» Requirement
Please write every entry out again, exactly as it reads below.

[[ Data extracts, beginning ]]

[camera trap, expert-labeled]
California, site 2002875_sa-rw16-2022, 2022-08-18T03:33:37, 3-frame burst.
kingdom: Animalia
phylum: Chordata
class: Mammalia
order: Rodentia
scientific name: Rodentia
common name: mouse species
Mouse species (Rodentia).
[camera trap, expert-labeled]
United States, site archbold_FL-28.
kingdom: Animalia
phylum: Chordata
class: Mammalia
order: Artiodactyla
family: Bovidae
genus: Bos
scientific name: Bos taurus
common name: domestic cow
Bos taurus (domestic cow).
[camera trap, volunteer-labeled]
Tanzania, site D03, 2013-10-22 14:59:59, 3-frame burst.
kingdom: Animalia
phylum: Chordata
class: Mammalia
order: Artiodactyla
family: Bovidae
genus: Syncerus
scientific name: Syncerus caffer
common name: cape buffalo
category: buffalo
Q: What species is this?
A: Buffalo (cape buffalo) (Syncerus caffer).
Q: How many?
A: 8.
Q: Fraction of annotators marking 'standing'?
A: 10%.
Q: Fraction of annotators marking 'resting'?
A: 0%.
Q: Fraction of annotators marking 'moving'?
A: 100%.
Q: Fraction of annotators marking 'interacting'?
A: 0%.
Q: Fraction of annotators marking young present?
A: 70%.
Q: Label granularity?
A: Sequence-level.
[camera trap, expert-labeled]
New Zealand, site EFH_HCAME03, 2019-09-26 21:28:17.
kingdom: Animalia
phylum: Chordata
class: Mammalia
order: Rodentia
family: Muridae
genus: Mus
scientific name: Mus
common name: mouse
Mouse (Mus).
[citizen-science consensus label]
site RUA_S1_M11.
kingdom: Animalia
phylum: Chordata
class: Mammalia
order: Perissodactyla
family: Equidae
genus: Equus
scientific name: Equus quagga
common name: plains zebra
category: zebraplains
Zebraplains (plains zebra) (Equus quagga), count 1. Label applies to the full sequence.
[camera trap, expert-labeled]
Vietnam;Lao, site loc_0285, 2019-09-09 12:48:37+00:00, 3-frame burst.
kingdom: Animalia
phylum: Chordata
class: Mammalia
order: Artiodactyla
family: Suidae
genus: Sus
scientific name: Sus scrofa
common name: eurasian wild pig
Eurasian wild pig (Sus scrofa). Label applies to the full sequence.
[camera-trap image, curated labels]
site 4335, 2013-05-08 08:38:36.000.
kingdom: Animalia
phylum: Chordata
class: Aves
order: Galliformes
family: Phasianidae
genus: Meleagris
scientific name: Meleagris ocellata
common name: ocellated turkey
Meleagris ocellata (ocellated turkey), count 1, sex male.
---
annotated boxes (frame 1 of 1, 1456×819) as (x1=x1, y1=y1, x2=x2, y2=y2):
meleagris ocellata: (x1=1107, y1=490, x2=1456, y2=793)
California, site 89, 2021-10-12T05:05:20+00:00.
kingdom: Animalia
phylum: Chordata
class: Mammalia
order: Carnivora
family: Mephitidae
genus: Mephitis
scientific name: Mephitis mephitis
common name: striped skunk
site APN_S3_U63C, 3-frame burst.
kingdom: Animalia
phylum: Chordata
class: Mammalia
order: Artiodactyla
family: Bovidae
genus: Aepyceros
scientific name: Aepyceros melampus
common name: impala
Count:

[[ Data extracts, end ]]

» Response
[camera trap, expert-labeled]
California, site 2002875_sa-rw16-2022, 2022-08-18T03:33:37, 3-frame burst.
kingdom: Animalia
phylum: Chordata
class: Mammalia
order: Rodentia
scientific name: Rodentia
common name: mouse species
Mouse species (Rodentia).
[camera trap, expert-labeled]
United States, site archbold_FL-28.
kingdom: Animalia
phylum: Chordata
class: Mammalia
order: Artiodactyla
family: Bovidae
genus: Bos
scientific name: Bos taurus
common name: domestic cow
Bos taurus (domestic cow).
[camera trap, volunteer-labeled]
Tanzania, site D03, 2013-10-22 14:59:59, 3-frame burst.
kingdom: Animalia
phylum: Chordata
class: Mammalia
order: Artiodactyla
family: Bovidae
genus: Syncerus
scientific name: Syncerus caffer
common name: cape buffalo
category: buffalo
Q: What species is this?
A: Buffalo (cape buffalo) (Syncerus caffer).
Q: How many?
A: 8.
Q: Fraction of annotators marking 'standing'?
A: 10%.
Q: Fraction of annotators marking 'resting'?
A: 0%.
Q: Fraction of annotators marking 'moving'?
A: 100%.
Q: Fraction of annotators marking 'interacting'?
A: 0%.
Q: Fraction of annotators marking young present?
A: 70%.
Q: Label granularity?
A: Sequence-level.
[camera trap, expert-labeled]
New Zealand, site EFH_HCAME03, 2019-09-26 21:28:17.
kingdom: Animalia
phylum: Chordata
class: Mammalia
order: Rodentia
family: Muridae
genus: Mus
scientific name: Mus
common name: mouse
Mouse (Mus).
[citizen-science consensus label]
site RUA_S1_M11.
kingdom: Animalia
phylum: Chordata
class: Mammalia
order: Perissodactyla
family: Equidae
genus: Equus
scientific name: Equus quagga
common name: plains zebra
category: zebraplains
Zebraplains (plains zebra) (Equus quagga), count 1. Label applies to the full sequence.
[camera trap, expert-labeled]
Vietnam;Lao, site loc_0285, 2019-09-09 12:48:37+00:00, 3-frame burst.
kingdom: Animalia
phylum: Chordata
class: Mammalia
order: Artiodactyla
family: Suidae
genus: Sus
scientific name: Sus scrofa
common name: eurasian wild pig
Eurasian wild pig (Sus scrofa). Label applies to the full sequence.
[camera-trap image, curated labels]
site 4335, 2013-05-08 08:38:36.000.
kingdom: Animalia
phylum: Chordata
class: Aves
order: Galliformes
family: Phasianidae
genus: Meleagris
scientific name: Meleagris ocellata
common name: ocellated turkey
Meleagris ocellata (ocellated turkey), count 1, sex male.
---
annotated boxes (frame 1 of 1, 1456×819) as (x1=x1, y1=y1, x2=x2, y2=y2):
meleagris ocellata: (x1=1107, y1=490, x2=1456, y2=793)
California, site 89, 2021-10-12T05:05:20+00:00.
kingdom: Animalia
phylum: Chordata
class: Mammalia
order: Carnivora
family: Mephitidae
genus: Mephitis
scientific name: Mephitis mephitis
common name: striped skunk
site APN_S3_U63C, 3-frame burst.
kingdom: Animalia
phylum: Chordata
class: Mammalia
order: Artiodactyla
family: Bovidae
genus: Aepyceros
scientific name: Aepyceros melampus
common name: impala
Count:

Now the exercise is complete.